Knowing that Picasso by then had acquired the status of an Old Master, the Ganzes began shortly afterward to collect Jasper Johns, Robert Rauschenberg and later Frank Stella. When these artists, in their turn, had assumed magisterial status, the couple once again turned to young and less familiar artists, especially to Eva Hesse, Dorothea Rockburne and Mel Bochner. In every case the Ganzes worked as equal partners and showed a degree of discrimination that was much admired by museum professionals.
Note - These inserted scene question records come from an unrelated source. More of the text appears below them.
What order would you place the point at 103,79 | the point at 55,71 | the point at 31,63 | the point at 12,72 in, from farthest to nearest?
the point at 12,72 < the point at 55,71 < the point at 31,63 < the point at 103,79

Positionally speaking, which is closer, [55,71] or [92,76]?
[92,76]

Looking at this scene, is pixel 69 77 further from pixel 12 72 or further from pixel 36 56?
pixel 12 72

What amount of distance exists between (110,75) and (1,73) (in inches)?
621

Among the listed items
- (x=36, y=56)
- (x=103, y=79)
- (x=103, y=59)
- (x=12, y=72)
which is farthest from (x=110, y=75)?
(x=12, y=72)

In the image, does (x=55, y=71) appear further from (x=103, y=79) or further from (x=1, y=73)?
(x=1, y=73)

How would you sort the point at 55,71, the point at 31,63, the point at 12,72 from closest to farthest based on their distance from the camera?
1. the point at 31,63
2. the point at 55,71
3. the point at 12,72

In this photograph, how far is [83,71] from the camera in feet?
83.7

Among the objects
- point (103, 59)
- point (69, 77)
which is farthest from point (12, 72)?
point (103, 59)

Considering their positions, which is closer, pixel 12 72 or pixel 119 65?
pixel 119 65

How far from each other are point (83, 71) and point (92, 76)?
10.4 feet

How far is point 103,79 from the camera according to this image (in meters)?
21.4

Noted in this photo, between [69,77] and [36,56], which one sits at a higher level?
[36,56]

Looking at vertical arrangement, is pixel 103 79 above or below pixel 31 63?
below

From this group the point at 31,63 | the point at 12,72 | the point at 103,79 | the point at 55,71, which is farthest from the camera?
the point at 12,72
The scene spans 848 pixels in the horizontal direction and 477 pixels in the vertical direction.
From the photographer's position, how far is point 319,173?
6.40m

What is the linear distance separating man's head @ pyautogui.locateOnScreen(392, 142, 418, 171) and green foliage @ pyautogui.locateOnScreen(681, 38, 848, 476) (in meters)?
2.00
During the rest of his life Ganz and his wife gathered several masterpieces for very low prices. The Ganzes accumulated works by Jasper Johns, Eva Hesse, Robert Rauschenberg, Frank Stella, Mel Bochner and other artists whom the couple championed and befriended. Their understanding of emerging leaders of the art world earned Victor appointments in leading museums and associations. On his retirement, he gave all his time and energy to public service for art. A trustee of the Whitney Museum beginning in 1981 and its vice president when he died, Ganz was the only active trustee to have served on all its acquisition committees. He was also chairman of the Battery Park City Fine Arts Committee from its inception in 1982 to his death. In 1985 Ganz served on the museum's advisory panel of the National Endowment for the Arts.

Victor died of lung cancer at his home in New York on October 26, 1987, at age 74. Sally died January 27, 1997, also at home, aged 85.

==Dispersal of the collection==
Sally Ganz consigned 12 paintings to Sotheby's, where they sold for $48.4 million on November 10, 1988, the third-highest gross for a collection of modern and contemporary art sold at auction. Inheritance taxes forced the Ganzes' children to dispose of the most valuable part of the collection in 1997. In November 1997, works from the collection were sold in four separate auctions at Christie's, New York. At the time, Christie's estimated the sales to fetch more than $125 million.

The most important works were sold on November 10, 1997 in a single owner sale of 58 works of which 57 sold. Christie's had put the Ganz collection up for viewing for a month preceding the auction at its Park Avenue galleries and at its annex at 308 East 59th Street. More than 25,000 people visited Christie's to view the works and more than 2,000 people attended the auction.

For 73 of the 114 works sold in 1997, initial purchase prices are known. In 1997 dollars, these works had cost $4.9 million and fetched $206.5 million (including buyer's premium) in November, 1997. The Ganzes are estimated to have netted revenue of $183.8 million. The annualized growth in value (after inflation) was 12.06%, or 11.74% after seller's commissions. At the time of the auction, it was the largest private owner art sale in history.